The quality of remote learning mattered. Teachers in many countries of low and middle income had little or no assistance with adapting to remote learning. Students also didn’t have access to computers, smartphones, electricity, or laptops. As a result, the share of children in low- and middle-income countries unable to read and understand a simple text by age 10 is projected to have soared between March 2020 and August 2021, leaping from estimations of 56 percent to 70 percent, according to figures updated after the report’s publication.

Data coming in from developing nations across the globe confirms some of the worst fears. In two Mexican states, a survey showed significant learning losses in reading and math for students aged 10 to 15. The share of 10-year-old students who cannot read or understand a simple piece of writing rose 15 percent for richer students and 25 percent for poorer students.

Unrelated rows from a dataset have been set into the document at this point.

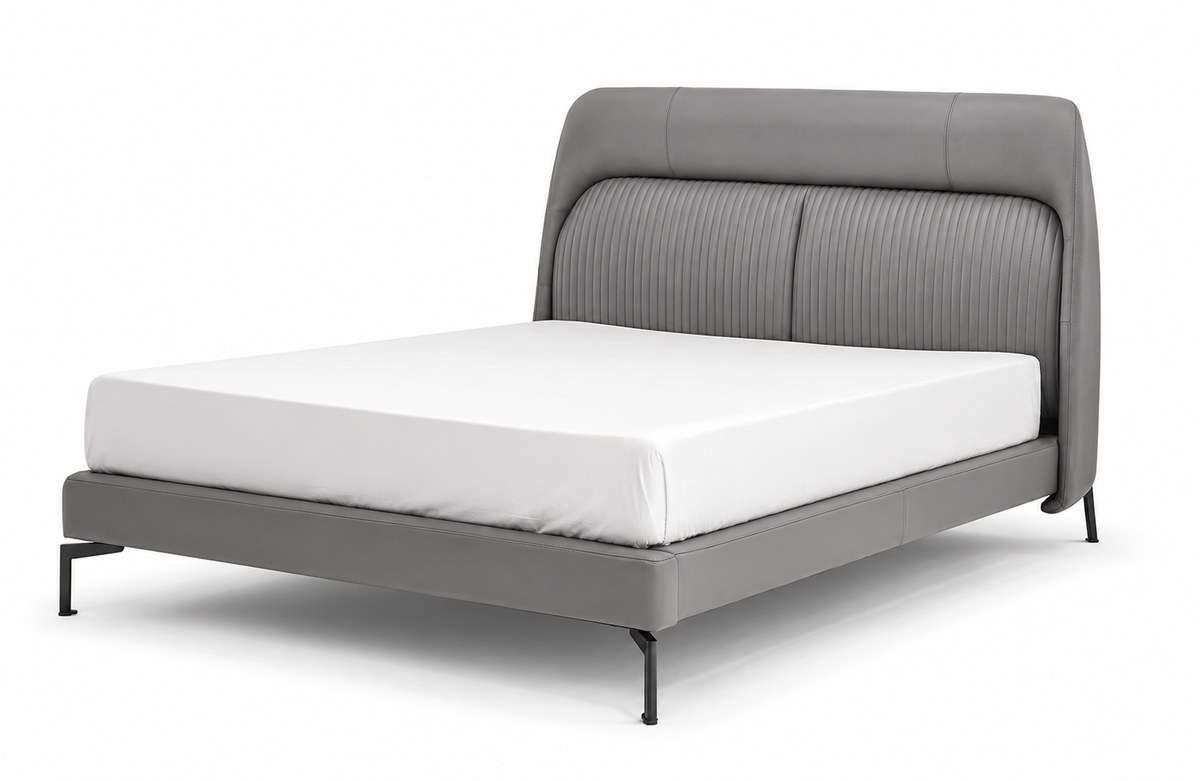 Grey fluted-headboard bed on slim feet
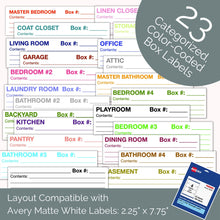 Load image into Gallery viewer, Printable Moving Box Labels & Room Tags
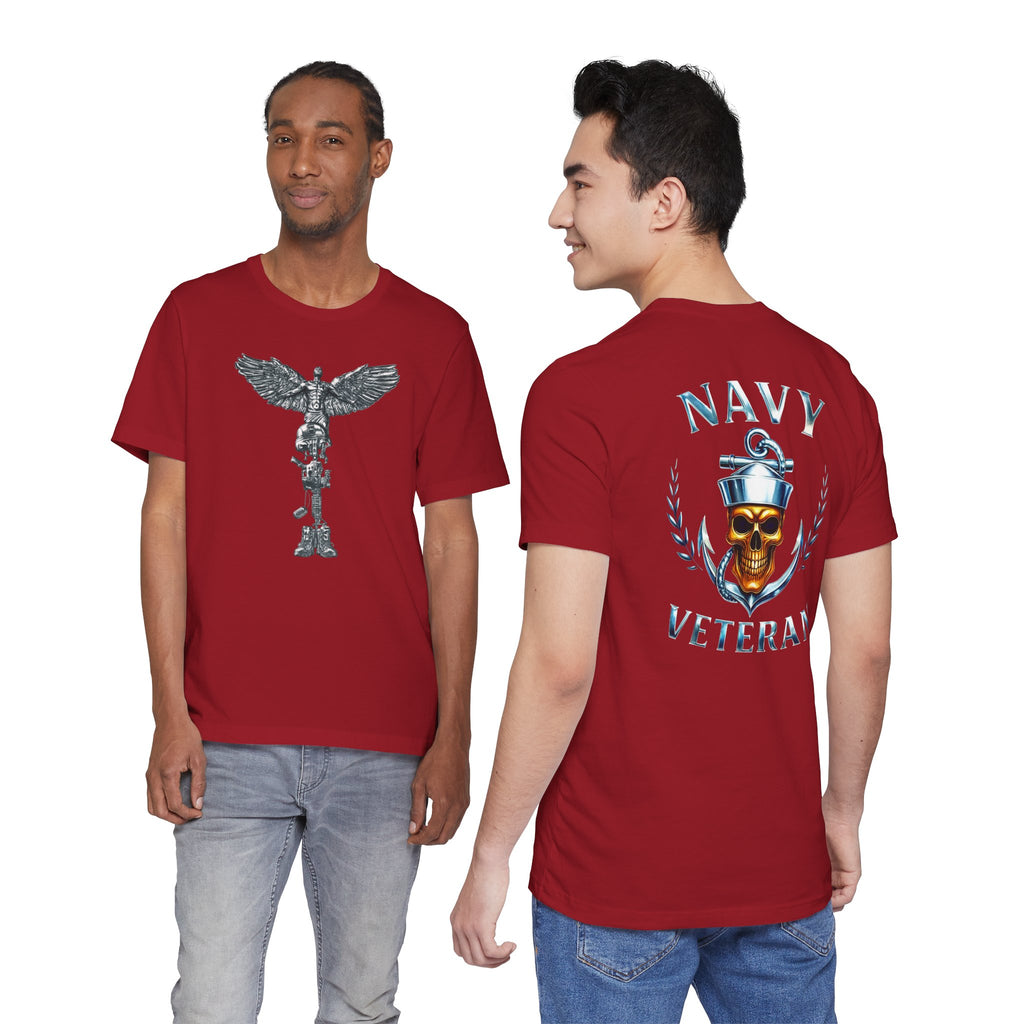 Navy Veteran T-Shirt — Anchor & Skull Military Tribute Tee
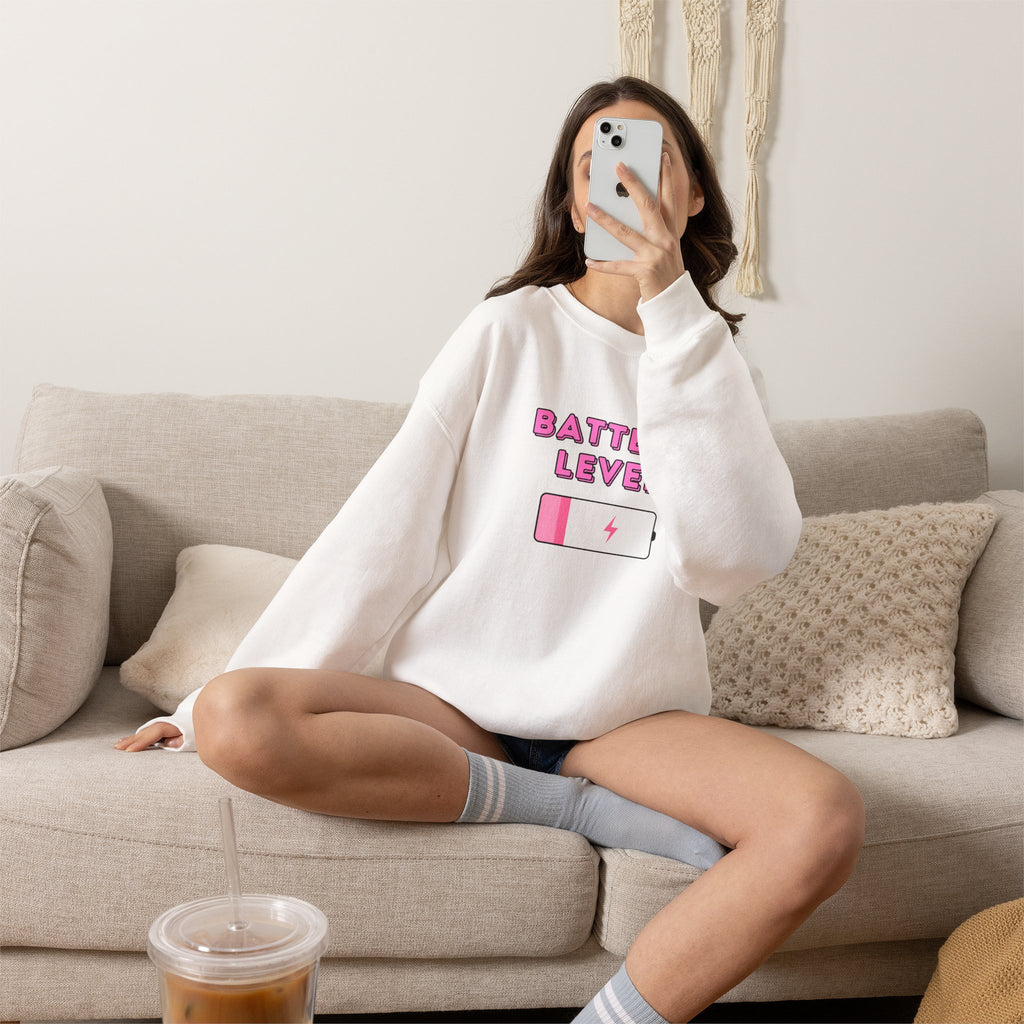 Battery Level Crewneck Sweatshirt — Cute Pink Low Battery Graphic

In Brazil’s Sao Paulo state, a study showed that on average students engaged in remote learning picked up only 28 percent of what they normally would from in-person classes. Sao Paulo’s statewide exams in 2021 showed across-the-board learning deficits compared with 2019, with larger losses for younger students. Fifth-grader math scores dropped dramatically, more than removing a decade worth of improvement.

The available data on a gender gap in learning losses is somewhat conflicting, but there is worrying evidence that girls might have fared worse. After South African primary-school students missed, on average, 60 percent of the school year, second-graders experienced losses in reading that equate to missing 57 percent to 70 percent of a school year, while fourth-graders showed learning losses equal to missing 62 percent to 81 percent of a school year. The reading performance of girls, who have traditionally performed better than boys in South Africa’s primary schools, was affected by much greater drops. In Nigeria, fathers were found to have discouraged their daughters from using the Internet, and fathers were less likely to help their daughters learn at home than their sons.

When measured by math knowledge, primary schoolchildren in Ethiopia learned only 30 percent to 40 percent as much in 2020 as they would during a normal year, and the learning gap between urban and rural students worsened.

Children in rich nations suffered steep educational losses, too — especially those who were economically disadvantaged. In Belgium, standardized test results also show learning losses, with sharper deficits among disadvantaged students. There is evidence from the United States that shows significant reading and math learning loss. In Texas, only 30 percent of third-graders tested at or above grade level in math in 2021, compared with 48 percent in 2019.

“The findings imply that students made little or no progress while learning from home and suggest losses even larger in countries with weaker infrastructure or longer school closures,” the authors wrote in April.

There is some reason for hope. Officials in Sao Paulo say students are making up ground through creative solutions such as extended school hours, doubling down on writing skills, and increased reading time.

Some countries weathered the learning storm far better than others. Uruguay had made significant investments in technological equality and social inclusion before the pandemic. It distributed laptops to students and teachers and offered free Internet access to them. This prepared it well for moving to remote learning. The country was the first in Latin America to open schools again after the epidemic. It introduced a gradual return to school that focuses on the poorest, rural and younger students. There has been a slight increase in reading and math skills at some schools grades, according to studies.

But globally, post-pandemic learning recovery is set to vary drastically. Too many children, especially those who are less fortunate and younger girls, could lose their chance at a better life because of the pandemic.

“Governments have to do extraordinary things because we have been through an extraordinary shock,” Saavedra told me. Are countries doing this? Not many, not many, unfortunately.”